An Empirical Study of Deep Reinforcement Learning in Continuing Tasks
This addresses the underexplored behavior of deep RL in continuing tasks, which is important for real-world applications where environment resets are unavailable, but it is incremental as it extends existing methods.
The paper empirically studies deep reinforcement learning algorithms in continuing tasks, finding that a reward-centering method is effective across a broader range of algorithms, scales to larger tasks, and outperforms other approaches.

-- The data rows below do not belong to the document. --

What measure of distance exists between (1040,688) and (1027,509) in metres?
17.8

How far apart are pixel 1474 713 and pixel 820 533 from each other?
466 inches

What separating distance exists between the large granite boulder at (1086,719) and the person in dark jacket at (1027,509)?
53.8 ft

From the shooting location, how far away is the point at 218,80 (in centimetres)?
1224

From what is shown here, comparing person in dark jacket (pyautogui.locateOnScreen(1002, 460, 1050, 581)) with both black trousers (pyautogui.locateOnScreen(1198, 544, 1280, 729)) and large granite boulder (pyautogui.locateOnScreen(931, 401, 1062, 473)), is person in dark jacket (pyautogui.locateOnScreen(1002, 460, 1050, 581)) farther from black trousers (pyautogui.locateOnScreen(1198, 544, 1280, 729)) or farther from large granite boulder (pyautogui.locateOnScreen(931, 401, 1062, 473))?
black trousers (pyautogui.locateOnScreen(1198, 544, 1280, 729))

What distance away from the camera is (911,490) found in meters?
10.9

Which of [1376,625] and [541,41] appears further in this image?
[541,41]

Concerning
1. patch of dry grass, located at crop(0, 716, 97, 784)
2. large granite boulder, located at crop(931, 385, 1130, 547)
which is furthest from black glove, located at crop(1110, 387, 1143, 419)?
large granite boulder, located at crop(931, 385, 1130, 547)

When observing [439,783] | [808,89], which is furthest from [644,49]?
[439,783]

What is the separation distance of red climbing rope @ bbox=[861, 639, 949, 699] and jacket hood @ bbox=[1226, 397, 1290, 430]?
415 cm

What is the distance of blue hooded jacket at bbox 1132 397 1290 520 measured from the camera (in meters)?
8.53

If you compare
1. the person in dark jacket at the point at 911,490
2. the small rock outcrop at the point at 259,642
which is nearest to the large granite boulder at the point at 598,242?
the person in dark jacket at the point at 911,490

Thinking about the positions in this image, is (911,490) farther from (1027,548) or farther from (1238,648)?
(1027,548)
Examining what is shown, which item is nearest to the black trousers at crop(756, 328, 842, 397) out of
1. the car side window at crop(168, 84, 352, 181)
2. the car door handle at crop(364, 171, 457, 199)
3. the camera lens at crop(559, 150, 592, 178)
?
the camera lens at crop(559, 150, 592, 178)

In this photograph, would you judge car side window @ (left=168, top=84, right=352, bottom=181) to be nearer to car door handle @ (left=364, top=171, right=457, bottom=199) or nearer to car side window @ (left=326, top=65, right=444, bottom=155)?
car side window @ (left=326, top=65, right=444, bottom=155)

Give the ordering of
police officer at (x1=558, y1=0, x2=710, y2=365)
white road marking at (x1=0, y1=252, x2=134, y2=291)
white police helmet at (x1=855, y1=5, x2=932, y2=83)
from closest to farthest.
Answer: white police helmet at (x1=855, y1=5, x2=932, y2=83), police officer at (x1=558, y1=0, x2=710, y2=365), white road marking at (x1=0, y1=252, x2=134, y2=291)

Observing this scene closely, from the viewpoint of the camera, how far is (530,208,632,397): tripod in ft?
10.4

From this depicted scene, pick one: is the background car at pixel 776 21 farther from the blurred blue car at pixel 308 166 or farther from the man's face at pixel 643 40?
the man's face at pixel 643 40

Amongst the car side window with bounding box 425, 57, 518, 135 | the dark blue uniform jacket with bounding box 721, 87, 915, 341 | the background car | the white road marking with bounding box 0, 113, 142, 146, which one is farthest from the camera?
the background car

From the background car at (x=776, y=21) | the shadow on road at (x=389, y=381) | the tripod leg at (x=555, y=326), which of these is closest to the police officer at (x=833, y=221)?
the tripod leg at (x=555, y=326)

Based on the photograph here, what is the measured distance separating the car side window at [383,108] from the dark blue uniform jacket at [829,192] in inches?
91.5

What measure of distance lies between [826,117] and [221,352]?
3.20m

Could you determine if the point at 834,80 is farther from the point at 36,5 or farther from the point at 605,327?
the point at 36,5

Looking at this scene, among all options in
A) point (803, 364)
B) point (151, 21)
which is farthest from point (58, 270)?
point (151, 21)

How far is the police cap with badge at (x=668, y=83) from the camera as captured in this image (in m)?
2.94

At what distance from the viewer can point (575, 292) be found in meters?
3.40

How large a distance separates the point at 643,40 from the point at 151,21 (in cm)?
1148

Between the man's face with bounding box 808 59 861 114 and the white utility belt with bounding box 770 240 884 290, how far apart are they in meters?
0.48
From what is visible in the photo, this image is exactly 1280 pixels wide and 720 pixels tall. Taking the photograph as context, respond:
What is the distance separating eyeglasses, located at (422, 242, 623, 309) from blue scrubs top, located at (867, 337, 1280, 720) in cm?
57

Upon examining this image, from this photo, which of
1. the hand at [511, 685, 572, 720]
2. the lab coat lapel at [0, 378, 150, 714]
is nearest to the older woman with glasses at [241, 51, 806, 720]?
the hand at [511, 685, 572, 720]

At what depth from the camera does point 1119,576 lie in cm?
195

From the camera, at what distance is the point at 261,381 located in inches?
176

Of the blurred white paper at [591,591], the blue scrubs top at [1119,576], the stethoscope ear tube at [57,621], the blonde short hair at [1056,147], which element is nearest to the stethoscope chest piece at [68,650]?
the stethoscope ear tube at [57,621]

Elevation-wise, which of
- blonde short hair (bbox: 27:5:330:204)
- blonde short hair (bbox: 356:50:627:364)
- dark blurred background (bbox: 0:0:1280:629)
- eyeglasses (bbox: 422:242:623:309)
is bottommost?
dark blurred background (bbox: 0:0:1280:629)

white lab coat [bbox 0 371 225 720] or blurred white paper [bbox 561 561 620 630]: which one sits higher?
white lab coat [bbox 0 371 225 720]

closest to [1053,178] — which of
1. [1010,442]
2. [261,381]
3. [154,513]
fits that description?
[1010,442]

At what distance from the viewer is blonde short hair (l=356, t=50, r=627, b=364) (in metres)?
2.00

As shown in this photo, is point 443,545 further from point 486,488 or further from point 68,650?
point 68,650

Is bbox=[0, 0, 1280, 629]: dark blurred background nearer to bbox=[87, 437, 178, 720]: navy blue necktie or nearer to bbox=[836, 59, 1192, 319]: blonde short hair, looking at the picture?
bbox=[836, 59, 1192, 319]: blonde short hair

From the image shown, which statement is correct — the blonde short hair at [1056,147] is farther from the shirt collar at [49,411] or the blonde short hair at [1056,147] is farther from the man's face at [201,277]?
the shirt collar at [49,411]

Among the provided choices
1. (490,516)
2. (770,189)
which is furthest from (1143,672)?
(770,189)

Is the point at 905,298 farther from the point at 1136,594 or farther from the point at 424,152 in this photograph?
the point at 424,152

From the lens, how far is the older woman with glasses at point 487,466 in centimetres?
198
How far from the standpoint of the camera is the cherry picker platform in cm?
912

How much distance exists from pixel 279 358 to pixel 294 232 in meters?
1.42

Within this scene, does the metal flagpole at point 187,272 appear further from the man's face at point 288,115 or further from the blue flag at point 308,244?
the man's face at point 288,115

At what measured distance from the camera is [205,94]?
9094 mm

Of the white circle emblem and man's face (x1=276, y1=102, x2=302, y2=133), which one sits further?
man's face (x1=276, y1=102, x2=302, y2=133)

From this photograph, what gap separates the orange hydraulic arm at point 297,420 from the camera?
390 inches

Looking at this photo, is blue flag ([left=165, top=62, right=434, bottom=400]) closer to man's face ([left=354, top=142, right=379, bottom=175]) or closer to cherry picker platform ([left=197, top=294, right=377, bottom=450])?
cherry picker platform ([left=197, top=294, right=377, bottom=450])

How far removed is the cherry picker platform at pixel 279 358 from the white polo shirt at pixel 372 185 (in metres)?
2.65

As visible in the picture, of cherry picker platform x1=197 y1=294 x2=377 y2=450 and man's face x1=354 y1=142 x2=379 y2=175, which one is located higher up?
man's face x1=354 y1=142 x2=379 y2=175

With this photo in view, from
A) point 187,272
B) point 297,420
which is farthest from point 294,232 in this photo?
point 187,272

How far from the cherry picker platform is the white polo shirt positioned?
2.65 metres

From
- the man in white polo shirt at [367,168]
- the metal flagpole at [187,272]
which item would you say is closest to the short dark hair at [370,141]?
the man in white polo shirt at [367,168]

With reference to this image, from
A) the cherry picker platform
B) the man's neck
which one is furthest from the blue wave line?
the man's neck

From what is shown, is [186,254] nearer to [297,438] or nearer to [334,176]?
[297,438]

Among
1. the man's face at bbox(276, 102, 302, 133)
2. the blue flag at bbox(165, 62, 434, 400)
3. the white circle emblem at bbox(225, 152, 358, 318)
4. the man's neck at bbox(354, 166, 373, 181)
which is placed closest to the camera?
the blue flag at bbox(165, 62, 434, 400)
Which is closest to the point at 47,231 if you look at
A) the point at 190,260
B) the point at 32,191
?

In reinforcement learning (RL), continuing tasks refer to tasks where the agent-environment interaction is ongoing and can not be broken down into episodes. These tasks are suitable when environment resets are unavailable, agent-controlled, or predefined but where all rewards-including those beyond resets-are critical. These scenarios frequently occur in real-world applications and can not be modeled by episodic tasks. While modern deep RL algorithms have been extensively studied and well understood in episodic tasks, their behavior in continuing tasks remains underexplored. To address this gap, we provide an empirical study of several well-known deep RL algorithms using a suite of continuing task testbeds based on Mujoco and Atari environments, highlighting several key insights concerning continuing tasks. Using these testbeds, we also investigate the effectiveness of a method for improving temporal-difference-based RL algorithms in continuing tasks by centering rewards, as introduced by Naik et al. (2024). While their work primarily focused on this method in conjunction with Q-learning, our results extend their findings by demonstrating that this method is effective across a broader range of algorithms, scales to larger tasks, and outperforms two other reward-centering approaches.